Le Congrès américain des obstétriciens et gynécologues (ACOG) dénonce «une attaque contre la santé des femmes», qui «décime l'accès aux soins des patientes à bas revenus». Il fustige le choix donné aux États de ne plus couvrir des soins essentiels comme les maternités, ou les nouvelles «barrières à l'avortement».
L'American Health Care Act (AHCA), surnommé «Trumpcare», «va nuire de manière disproportionnée» aux femmes, renchérit Allison Hoffman, experte en droit et politique à l'université UCLA.
Ange-Marie Hancock, professeure en sciences politiques à la faculté USC, va jusqu'à qualifier le texte d'«anticonstitutionnel».

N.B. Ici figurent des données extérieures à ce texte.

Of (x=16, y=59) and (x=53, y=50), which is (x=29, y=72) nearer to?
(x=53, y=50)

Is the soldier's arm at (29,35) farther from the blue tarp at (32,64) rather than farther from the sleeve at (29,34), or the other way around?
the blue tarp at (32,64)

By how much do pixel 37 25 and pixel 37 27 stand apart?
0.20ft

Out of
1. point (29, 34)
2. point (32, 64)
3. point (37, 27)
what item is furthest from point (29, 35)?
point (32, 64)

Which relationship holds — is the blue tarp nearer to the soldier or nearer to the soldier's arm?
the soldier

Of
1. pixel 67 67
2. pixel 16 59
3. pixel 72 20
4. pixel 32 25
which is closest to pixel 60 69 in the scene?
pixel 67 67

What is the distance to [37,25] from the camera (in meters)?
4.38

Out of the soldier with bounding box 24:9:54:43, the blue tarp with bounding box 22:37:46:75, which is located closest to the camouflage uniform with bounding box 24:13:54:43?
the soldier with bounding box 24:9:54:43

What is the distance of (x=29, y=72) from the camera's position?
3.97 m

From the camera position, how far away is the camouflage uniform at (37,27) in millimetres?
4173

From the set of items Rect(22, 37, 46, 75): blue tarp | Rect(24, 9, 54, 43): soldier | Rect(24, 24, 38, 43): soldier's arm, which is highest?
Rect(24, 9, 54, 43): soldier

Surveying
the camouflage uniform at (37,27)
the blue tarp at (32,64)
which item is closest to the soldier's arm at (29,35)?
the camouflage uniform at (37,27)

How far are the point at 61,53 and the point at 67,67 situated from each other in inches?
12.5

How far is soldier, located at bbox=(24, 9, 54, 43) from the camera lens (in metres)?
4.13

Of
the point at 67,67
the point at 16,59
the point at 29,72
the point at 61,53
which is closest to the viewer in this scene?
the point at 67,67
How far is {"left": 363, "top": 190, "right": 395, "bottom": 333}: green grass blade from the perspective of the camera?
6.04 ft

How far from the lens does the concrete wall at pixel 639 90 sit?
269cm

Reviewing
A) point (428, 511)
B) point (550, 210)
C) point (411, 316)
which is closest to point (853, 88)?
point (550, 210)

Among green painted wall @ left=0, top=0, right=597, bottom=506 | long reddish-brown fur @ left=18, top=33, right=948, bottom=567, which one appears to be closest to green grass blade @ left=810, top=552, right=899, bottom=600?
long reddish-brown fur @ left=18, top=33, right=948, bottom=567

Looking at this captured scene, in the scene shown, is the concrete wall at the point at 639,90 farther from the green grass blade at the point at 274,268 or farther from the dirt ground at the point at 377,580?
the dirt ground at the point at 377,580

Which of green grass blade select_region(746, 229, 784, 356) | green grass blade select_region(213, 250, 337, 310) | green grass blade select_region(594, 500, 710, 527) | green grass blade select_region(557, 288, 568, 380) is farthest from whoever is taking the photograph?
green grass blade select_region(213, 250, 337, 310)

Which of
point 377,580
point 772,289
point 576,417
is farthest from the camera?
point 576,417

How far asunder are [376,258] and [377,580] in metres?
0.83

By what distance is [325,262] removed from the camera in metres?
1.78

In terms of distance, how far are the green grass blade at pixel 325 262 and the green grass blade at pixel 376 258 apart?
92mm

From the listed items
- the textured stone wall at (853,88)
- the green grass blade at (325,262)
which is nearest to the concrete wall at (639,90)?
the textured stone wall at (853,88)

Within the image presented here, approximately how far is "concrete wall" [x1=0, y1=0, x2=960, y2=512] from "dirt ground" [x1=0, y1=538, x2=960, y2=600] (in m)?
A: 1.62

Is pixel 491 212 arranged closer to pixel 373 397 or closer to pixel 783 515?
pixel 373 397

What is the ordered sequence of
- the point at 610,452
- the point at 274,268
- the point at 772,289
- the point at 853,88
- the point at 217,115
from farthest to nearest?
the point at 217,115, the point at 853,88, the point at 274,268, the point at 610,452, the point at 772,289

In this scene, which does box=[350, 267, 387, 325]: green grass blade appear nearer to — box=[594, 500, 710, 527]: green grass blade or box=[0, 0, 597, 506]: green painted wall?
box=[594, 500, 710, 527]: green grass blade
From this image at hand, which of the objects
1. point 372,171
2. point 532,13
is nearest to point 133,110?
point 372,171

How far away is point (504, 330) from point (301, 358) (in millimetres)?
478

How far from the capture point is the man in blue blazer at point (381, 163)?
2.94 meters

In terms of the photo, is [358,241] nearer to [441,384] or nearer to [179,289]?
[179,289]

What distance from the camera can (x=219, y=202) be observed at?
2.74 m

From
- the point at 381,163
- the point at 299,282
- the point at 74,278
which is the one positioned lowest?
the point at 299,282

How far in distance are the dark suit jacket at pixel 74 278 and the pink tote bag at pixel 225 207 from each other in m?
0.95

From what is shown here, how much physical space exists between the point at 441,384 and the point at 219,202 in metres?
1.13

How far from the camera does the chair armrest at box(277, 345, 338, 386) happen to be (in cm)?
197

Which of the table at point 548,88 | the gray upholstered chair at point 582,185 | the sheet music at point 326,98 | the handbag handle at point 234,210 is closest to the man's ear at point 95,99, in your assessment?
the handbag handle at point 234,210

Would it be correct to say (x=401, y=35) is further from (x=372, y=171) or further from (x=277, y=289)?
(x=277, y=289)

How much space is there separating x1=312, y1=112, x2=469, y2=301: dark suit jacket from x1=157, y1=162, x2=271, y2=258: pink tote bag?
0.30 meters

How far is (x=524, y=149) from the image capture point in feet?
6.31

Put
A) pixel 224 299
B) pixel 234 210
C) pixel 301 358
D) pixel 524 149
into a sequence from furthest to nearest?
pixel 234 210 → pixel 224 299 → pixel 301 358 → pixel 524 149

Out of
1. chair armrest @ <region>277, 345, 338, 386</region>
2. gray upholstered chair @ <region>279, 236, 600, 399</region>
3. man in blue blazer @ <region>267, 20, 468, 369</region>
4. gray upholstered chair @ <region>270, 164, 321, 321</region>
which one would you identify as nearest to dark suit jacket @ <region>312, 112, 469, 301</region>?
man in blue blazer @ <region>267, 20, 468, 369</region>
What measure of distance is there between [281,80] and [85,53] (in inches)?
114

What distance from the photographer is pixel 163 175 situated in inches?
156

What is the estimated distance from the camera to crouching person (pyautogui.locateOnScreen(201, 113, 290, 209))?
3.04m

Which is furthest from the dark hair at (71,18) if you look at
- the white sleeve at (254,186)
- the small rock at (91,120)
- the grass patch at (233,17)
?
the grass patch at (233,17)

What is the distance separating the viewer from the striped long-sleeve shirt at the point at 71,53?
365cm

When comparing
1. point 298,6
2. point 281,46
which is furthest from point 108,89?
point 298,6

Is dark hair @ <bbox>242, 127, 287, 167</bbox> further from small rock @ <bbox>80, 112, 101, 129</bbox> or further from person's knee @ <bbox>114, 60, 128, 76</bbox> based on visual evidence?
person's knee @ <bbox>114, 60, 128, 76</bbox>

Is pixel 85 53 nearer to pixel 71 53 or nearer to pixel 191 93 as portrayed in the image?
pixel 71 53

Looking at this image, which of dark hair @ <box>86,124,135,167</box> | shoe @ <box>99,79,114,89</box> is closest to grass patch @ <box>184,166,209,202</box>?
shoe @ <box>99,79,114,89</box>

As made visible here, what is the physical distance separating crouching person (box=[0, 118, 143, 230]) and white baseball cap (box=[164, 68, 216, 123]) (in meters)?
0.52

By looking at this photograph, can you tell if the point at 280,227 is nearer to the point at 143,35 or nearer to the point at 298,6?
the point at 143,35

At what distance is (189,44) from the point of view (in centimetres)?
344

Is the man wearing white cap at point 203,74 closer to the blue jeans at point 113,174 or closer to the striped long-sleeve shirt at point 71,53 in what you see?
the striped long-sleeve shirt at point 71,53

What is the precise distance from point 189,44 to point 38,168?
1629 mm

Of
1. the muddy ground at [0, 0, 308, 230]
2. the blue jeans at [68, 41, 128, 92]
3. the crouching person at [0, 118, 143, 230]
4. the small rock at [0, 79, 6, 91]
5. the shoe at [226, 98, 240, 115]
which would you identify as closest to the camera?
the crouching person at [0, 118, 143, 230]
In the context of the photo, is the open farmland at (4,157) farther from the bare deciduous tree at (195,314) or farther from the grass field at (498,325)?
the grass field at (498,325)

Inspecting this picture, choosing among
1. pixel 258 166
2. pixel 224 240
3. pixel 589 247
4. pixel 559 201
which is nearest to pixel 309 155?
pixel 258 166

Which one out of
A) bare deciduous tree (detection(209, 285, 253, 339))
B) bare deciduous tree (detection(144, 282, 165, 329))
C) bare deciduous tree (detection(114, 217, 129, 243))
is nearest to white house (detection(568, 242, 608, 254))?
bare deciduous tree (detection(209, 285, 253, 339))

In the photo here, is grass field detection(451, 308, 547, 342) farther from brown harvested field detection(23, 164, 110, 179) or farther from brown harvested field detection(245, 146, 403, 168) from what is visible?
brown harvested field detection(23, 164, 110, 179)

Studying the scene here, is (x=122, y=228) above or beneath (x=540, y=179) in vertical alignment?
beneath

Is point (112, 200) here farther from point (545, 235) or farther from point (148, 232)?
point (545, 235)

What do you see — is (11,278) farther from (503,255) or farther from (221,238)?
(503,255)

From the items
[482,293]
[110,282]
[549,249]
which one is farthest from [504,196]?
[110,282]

Mme Hoffman rappelle qu'historiquement la santé des femmes était «négligée» par les politiques publiques américaines : les patientes devaient payer plus cher leurs assurances à cause notamment de l'éventualité de grossesses.
La loi «Obamacare» y remédiait en interdisant de faire payer plus les femmes, mais la nouvelle règlementation reviendrait en arrière.
Assureurs critiques
Les assureurs aussi se montrent critiques : Pat Salas, présidente de l'organisme de conseil en assurance SBHIS, estime que «les femmes et les enfants qui n'avaient pas de couverture santé avant [la loi santé d'Obama] vont être les premiers touchés».
«Obamacare n'était pas tenable, il avait des failles partout, mais on devait le réparer, pas le supprimer», insiste Mme Salas.
Très décrié, un amendement républicain à l'AHCA donne la possibilité aux États de demander une exemption pour ne pas respecter certaines règles d'Obamacare, notamment l'interdiction de faire payer plus aux personnes ayant des antécédents médicaux.
Pour les républicains, cela mettrait fin à une coûteuse mesure d'Obamacare et permettrait de faire baisser les primes tout en redonnant plus de flexibilité aux autorités locales et aux organismes de couverture.
Mais certains militants du camp démocrate, des experts progressistes et des médias ont clamé que l'AHCA pourrait permettre dans certains cas de qualifier les viols ou violences conjugales comme des antécédents médicaux, ce qui a généré une levée de boucliers ces derniers jours.
Une description exagérée selon Allison Hoffman : le viol et les violences domestiques ne pourraient être considérés indirectement antécédents que «s'ils ont pour conséquence un problème médical». Des lois anti-discrimination dans beaucoup d'États rendent ce scénario encore plus improbable.
En revanche, «les grossesses étaient dans certains cas» classées comme antécédents avant Obamacare, notamment les césariennes, et pourraient l'être de nouveau, souligne-t-elle.
Bête noire
Autre point de friction : l'organisation de planification familiale Planned Parenthood (PP) est directement ciblée par le texte, qui envisage de supprimer ses financements fédéraux pour un an, soit jusqu'à 550 millions de dollars, 42 % de son budget.
Donald Trump, qui a fait de l'abrogation d'Obamacare une priorité, avait aussi promis pendant sa campagne de «définancer» PP, pour séduire notamment les évangélistes chrétiens antiavortements.
Planned Parenthood, qui revendique 2,5 millions de patients, essentiellement des femmes à bas revenus et issues de minorités, est le premier fournisseur de soins gynécologiques du pays, mais aussi celui d'IVG, ce qui en fait la bête noire des pro-vie comme l'organisation Susan B.
Celle-ci qualifie l'AHCA de «victoire» : «Le texte législatif détourne des fonds publics de Planned Parenthood, la plus grosse entreprise d'avortement du pays, vers des centres de soins de base ou de prévention pour les femmes et les jeunes filles».
Malgré les effets d'annonce, la bataille du gouvernement Trump contre Planned Parenthood n'a eu qu'un succès modéré jusqu'à présent.
Il y a un mois, le président américain avait abrogé une directive de l'ère Obama destinée à sanctuariser les financements publics de la planification familiale, mais «en termes d'effets sur le terrain, l'impact était faible», constate Allison Hoffman.
Ange-Marie Hancock s'attend à ce que les militants pour la santé des femmes fassent monter la pression sur le Sénat. Au cours des tractations, elle prédit que le «problème des antécédents médicaux sera résolu», mais que Planned Parenthood pourrait être l'une des victimes sacrificielles.